= Gisela Engeln-Müllges =

German mathematician and artist (1940–2026)

Gisela Engeln-Müllges (1940 – 31 January 2026) was a German mathematician and artist. She was a professor of numerical mathematics at the Aachen University of Applied Sciences, where she also was a vice rector for research, development, and technology.

==Education and academic career==
Engeln-Müllges was born in Leipzig in 1940. After World War II, Leipzig became part of East Germany (the German Democratic Republic), and Engeln-Müllges escaped to the west in 1961. She studied mathematics at RWTH Aachen University beginning in 1961, and completed a doctorate (Dr. rer. nat.) in 1971, with a dissertation Fluchtebenennomogramme zur Darstellung von Funktionensystemen: Ihre Theorie und praktische Verwendbarkeit concerning numerical analysis.
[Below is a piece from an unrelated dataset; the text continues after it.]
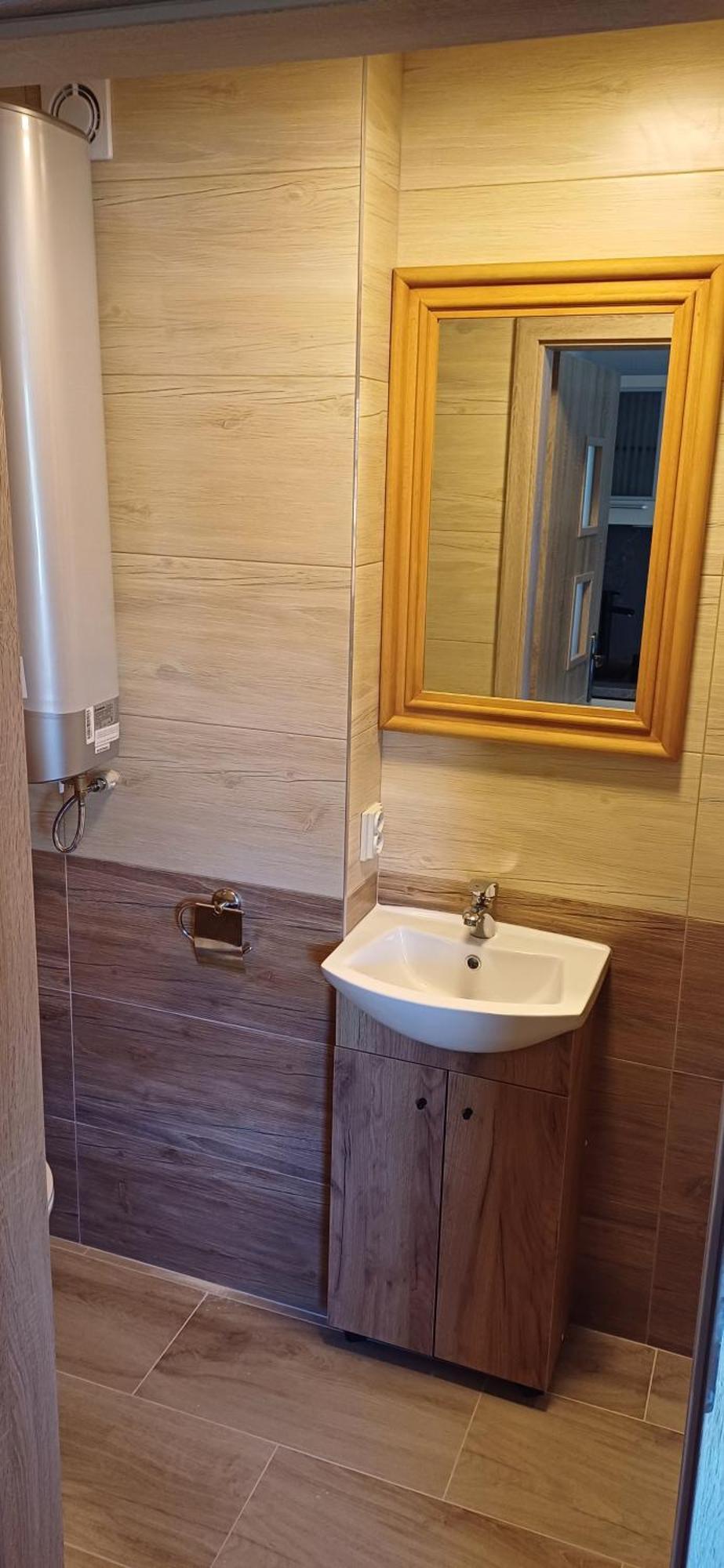 Apartmanovy Dum Terka Zázrivá Exteriér fotografie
She was a professor at the Aachen University of Applied Sciences from 1982, and was vice rector there from 1992 to 2005. With Frank Uhlig, she was the author of the books Numerik-Algorithmen mit C and Numerik-Algorithmen mit Fortran (7th ed., 1993, translated into English as Numerical Algorithms with Fortran and Numerical Algorithms with C, Springer, 1996).

==Art==
Engeln-Müllges's artworks are abstract, and include both paintings and cast-metal sculptures, based on her many years of work with artist Benno Werth. In 2019, she was one of the selected artists for the London Art Biennale.

==Death==
Engeln-Müllges died on 31 January 2026, at the age of 85.

==Recognition==
Engeln-Müllges was awarded the Federal Cross of Merit in 1992. In 2005, she was given an honorary doctorate by Nizhny Novgorod State Technical University.